Mozart’s one-act comic opera “der Schauspieldirektor”, or The Impresario, was originally composed in 1786 as a “Singspiel” – a German type of play interspersed with various musical numbers – at the request of Emperor Joseph II for a private performance at the Schönbrunn Palace in Vienna. Mozart wrote The Impresario at around the same time as The Marriage of Figaro.
It contains marvelous music – a well-known overture, and four vocal numbers. The original libretto, however, presents a number of challenges in mounting a full-fledged production. For this performance, we are fortunate indeed to have an English adaptation authored by William J. Brooke, who also happens to be our stage director and play the title role of Impresario (all at once!). In his adaptation, the first two solo arias are largely sung in the original German; the trio and finale are done in English, as is the dialogue.
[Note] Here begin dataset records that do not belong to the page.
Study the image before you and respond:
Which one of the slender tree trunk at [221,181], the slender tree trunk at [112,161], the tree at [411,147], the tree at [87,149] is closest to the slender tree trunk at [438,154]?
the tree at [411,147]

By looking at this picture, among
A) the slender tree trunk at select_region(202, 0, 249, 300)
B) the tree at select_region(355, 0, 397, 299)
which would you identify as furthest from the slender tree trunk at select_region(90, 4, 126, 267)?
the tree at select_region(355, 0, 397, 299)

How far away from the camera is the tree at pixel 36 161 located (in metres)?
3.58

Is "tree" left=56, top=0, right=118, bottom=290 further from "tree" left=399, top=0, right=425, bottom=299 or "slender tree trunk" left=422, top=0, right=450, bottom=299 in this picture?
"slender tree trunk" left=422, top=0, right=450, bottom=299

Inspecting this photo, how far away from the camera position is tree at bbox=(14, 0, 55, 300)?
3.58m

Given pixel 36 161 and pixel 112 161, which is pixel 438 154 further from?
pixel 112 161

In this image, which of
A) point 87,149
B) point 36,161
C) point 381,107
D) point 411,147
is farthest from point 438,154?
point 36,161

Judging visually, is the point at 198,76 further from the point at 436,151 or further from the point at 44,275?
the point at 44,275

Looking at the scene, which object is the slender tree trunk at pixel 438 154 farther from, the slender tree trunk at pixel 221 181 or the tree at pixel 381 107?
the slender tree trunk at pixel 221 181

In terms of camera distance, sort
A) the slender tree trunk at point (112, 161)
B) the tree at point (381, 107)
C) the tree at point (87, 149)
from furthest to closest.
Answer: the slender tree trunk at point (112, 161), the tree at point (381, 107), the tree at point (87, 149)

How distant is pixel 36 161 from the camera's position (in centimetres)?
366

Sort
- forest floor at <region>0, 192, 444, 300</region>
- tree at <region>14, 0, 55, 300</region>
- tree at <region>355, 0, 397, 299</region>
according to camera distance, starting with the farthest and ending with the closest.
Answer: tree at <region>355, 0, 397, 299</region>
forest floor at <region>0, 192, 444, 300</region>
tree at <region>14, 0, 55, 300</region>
The story itself is about the woes of an opera company director (Scruples). His scheming assistant (Bluff), who longs to sing bass roles on stage, engages a banker (Mr. Angel) to financially “rescue” the opera company’s upcoming season. In return, Mr. Angel merely requests Scruples to showcase Mr. Angel’s two paramours (Madame Goldentrill and Miss Silverpeal) each of which happens to be an opera singer, and each of which thinks she should be the prima donna for the upcoming opera season!
Of course theatrical and musical fireworks ensue, before leading to a most unlikely (yet satisfactory) conclusion.